3/3/16: China Services & Composite PMI: February

China Services PMI fell to 51.2 in February, from January’s six-month high of 52.4, pointing to a much slower rate of growth than the historical series average of 55.0. This comes on foot of Manufacturing PMI registering an outright contraction in February, with the rate of reduction quickening to the steepest since September 2015 (details here:

Services PMI 3mo average through February was 51.3, which is basically flat on 51.2 recored in 3mo period through November 2015 and lower than 3mo average through February 2015 (52.4).

Per Markit: “New business growth also slowed across the service sector in February after a solid rise at the start of the year. Furthermore, the latest increase in new orders was weaker than the long-run trend and only modest, with some panellists commenting on relatively subdued client demand. New orders continued to decline at manufacturing companies, and at a slightly quicker rate than at the start of 2016.”

After posting a weak stabilisation in January (at 50.1), the Composite PMI fell to a recessionary level of 49.4 in February, indicating “a renewed fall in total Chinese business activity in February… to signal a marginal rate of contraction.”
 On a 3mo basis, 3mo average through February 2016 was at 49.7, up on 3mo average through November 2015 (49.5) and down on 3mo average through February 2015 (51.2). Again, last six months we saw averages well below historical average (52.9).
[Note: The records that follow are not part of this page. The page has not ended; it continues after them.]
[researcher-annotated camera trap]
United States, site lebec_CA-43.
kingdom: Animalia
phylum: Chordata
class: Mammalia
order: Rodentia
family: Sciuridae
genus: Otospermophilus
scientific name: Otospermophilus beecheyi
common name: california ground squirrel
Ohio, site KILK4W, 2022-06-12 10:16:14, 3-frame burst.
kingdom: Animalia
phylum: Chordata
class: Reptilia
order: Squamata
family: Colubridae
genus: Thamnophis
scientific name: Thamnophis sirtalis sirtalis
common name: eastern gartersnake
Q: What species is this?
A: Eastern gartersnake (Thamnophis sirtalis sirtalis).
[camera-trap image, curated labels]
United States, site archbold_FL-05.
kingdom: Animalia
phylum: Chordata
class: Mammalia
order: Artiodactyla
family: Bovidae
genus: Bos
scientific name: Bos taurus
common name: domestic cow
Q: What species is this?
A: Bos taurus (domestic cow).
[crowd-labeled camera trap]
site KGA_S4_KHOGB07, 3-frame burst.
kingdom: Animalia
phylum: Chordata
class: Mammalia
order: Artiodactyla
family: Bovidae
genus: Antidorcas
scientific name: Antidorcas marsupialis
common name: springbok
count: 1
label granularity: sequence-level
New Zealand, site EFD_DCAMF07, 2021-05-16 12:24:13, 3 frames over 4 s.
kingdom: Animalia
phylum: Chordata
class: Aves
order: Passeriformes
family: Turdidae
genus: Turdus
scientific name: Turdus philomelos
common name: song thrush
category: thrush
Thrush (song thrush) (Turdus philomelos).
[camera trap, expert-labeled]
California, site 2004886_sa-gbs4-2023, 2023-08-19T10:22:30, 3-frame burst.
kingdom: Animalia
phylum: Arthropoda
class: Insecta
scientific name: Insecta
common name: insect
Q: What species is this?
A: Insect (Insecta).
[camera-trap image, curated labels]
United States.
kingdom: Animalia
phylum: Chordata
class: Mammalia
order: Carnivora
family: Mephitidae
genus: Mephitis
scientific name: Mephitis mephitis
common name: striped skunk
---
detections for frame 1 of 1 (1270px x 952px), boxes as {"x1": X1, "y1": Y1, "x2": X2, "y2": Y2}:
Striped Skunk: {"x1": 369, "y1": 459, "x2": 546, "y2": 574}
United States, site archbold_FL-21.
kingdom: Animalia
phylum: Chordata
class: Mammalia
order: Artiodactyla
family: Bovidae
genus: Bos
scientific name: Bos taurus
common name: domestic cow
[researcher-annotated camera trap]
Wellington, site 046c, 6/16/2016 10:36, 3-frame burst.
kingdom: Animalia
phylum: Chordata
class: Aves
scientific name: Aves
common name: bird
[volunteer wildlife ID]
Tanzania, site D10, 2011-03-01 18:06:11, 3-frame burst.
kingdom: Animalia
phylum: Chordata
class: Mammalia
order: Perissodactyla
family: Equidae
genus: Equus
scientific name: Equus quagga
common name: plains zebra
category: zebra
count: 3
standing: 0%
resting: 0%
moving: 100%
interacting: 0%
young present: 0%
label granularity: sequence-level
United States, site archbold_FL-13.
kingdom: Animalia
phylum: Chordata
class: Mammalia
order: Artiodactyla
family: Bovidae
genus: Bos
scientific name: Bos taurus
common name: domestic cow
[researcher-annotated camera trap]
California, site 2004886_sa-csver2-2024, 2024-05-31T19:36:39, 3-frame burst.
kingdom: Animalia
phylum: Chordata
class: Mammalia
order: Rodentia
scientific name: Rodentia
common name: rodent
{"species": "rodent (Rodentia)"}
Per Markit, “slower increases in both activity and new orders contributed to a weaker expansion of service sector staff numbers in February. Companies that reported higher staff numbers generally mentioned hiring new employees in line with new order growth. Job shedding meanwhile intensified across the manufacturing sector in February, with the latest decline in workforce numbers the sharpest since January 2009. As a result, composite employment fell at a rate that, though modest, was the quickest in six months.”

This clearly signals that troubles are not over for Chinese economy and also suggests that currently projected rates of growth for the world’s second largest economy are way off the mark. Composite PMIs have now posted sub-zero growth signals in five out of the last seven months, with one other month reading being basically consistent with zero growth. On a Composite indicator basis, China is now the second weakest economy in the BRIC group after Brazil, with Russia overtaking itm having posted a composite index reading of 50.6 in February. Over the last 12 months, the same situation prevailed in July-September 2015, and in November 2015 the two countries were tied for the second worst performance reading.